---------- Supplied text

Wednesday, December 23, 2020
THE LATE GORBY ERA: I've told you my favorite films of
2010 and 2000. Now let's slip back another 10 years.

When the Academy of Motion Picture Arts and Sciences looked at 1990, it gave its Best Picture award to a white-savior fantasy called Dances with Wolves—the movie that definitively established that a revisionist western could be boring. I prefer these:

1. Miller's Crossing
Written and directed by Joel and Ethan Coen

A story about power, loyalty, and violence, and the ways the first item on that list depends on the other two.

2. Ju Dou
Directed by Zhang Yimou and Yang Fengliang
Written by Liu Heng

From the days when Zhang made movies that worried the Chinese authorities instead of celebrating them.

3. The Reflecting Skin
Written and directed by Philip Ridley

This would make an interesting double feature with Martin.

4. An Angel at My Table
Directed by Jane Campion
Written by Laura Jones, from the memoirs of Janet Frame

The life of Janet Frame, who endured psychiatric torture just for being a bit of a nonconformist, survived the experience, and became a successful writer.

5. The Ear
Directed by Karel Kachyňa
Written by Kachyňa and Jan Procházka, from a story by Procházka

A Czech tale of surveillance, suspicion, and domestic discord, made in 1970 but suppressed until the Velvet Revolution. It's been called a paranoid picture, but you know the saying: Even paranoids have real enemies.

6. Jacob's Ladder
Directed by Adrian Lyne
Written by Bruce Joel Rubin

Part Philip K. Dick, part Lucius Shepard, part Ambrose Bierce. Lyne's flicks are usually unwatchable, and Rubin is best known for writing the sappy Ghost; I wouldn't have expected those two to create such a riveting thriller, yet here we are.

7. Europa Europa
Directed by Agnieszka Holland
Written by Holland with Paul Hengge, from the memoirs of Solomon Perel

Schindler's List asks the audience: Would you give up your riches to save thousands of lives, or would you selfishly serve the Nazis? And us viewers allow ourselves to believe that we would be as noble as Oskar Schindler, and we pat ourselves on the back. Europa Europa, the tale of a Jewish boy passing as an Aryan in the Nazi era, asks a much trickier question: whether we'd be willing to suppress our own identity to survive, inflicting tremendous physical and emotional pain on ourselves in the process. The answer is not as easy, and the movie is much more interesting.

--------------------
---------- Provided data

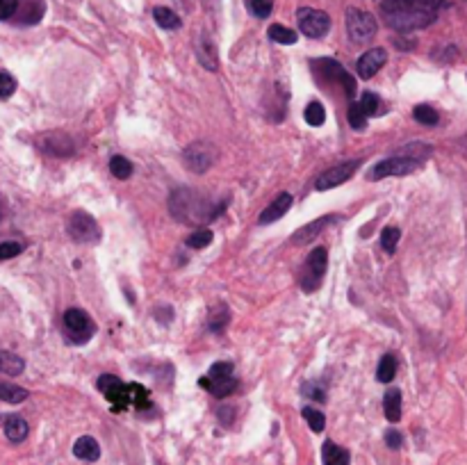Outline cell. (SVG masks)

--------------------

◆ Tasks ◆
[1] Using the post on favorite films of 1990, decide whether each statement agrees with it: (a) The Ear was made in 1970 and kept from release until the Velvet Revolution; (b) Miller's Crossing was directed by Adrian Lyne; (c) Jane Campion wrote An Angel at My Table. For each, answer yes or no and quote the words of the post that decide it.
[2] Write a continuation of the post on favorite films of 1990, picking up after its final sentence.
The lines that come after the film post can be ignored.

◆ Task answers ◆
[1]
(a) Yes: "made in 1970 but suppressed until the Velvet Revolution"
(b) No: "Written and directed by Joel and Ethan Coen"
(c) No: "Written by Laura Jones, from the memoirs of Janet Frame"

[2]
8. The Nasty Girl
Written and directed by Michael Verhoeven

This one is about the Germans who weren't as noble as Oskar Schindler, and how they dealt with their history after the war was over.

9. Sink or Swim
Written and directed by Su Friedrich

"She didn't know whether to feel pity or envy for the young girl who sat alone in the sunshine trying to invent a more interesting story."

10. Metropolitan
Written and directed by Whit Stillman

"I've always planned to be a failure anyway. That's why I plan to marry an extremely wealthy woman."

Honorable mentions:

11. Paris is Burning (Jennie Livingston)
12. King of New York (Abel Ferrara)
13. To Sleep with Anger (Charles Burnett)
14. Goodfellas (Martin Scorsese)
15. Quick Change (Howard Franklin, Bill Murray)
16. Miami Blues (George Armitage)
17. No Fear, No Die (Claire Denis)
18. The Freshman (Andrew Bergman)
19. Close-Up (Abbas Kiarostami)
20. Gremlins 2: The New Batch (Joe Dante)

Maybe I should create an extra ranking beyond #1—call it #0—for movies that defy ordinary aesthetic qualities, seeming somehow simultaneously to be both the best and the worst of the year. This year that slot would go to Troll 2, a Bulldada gem that feels like someone recorded a fever dream and then ran it through a buggy translation program.

Of the films of 1990 that I haven't seen, I'm most interested in Radio Fishtown.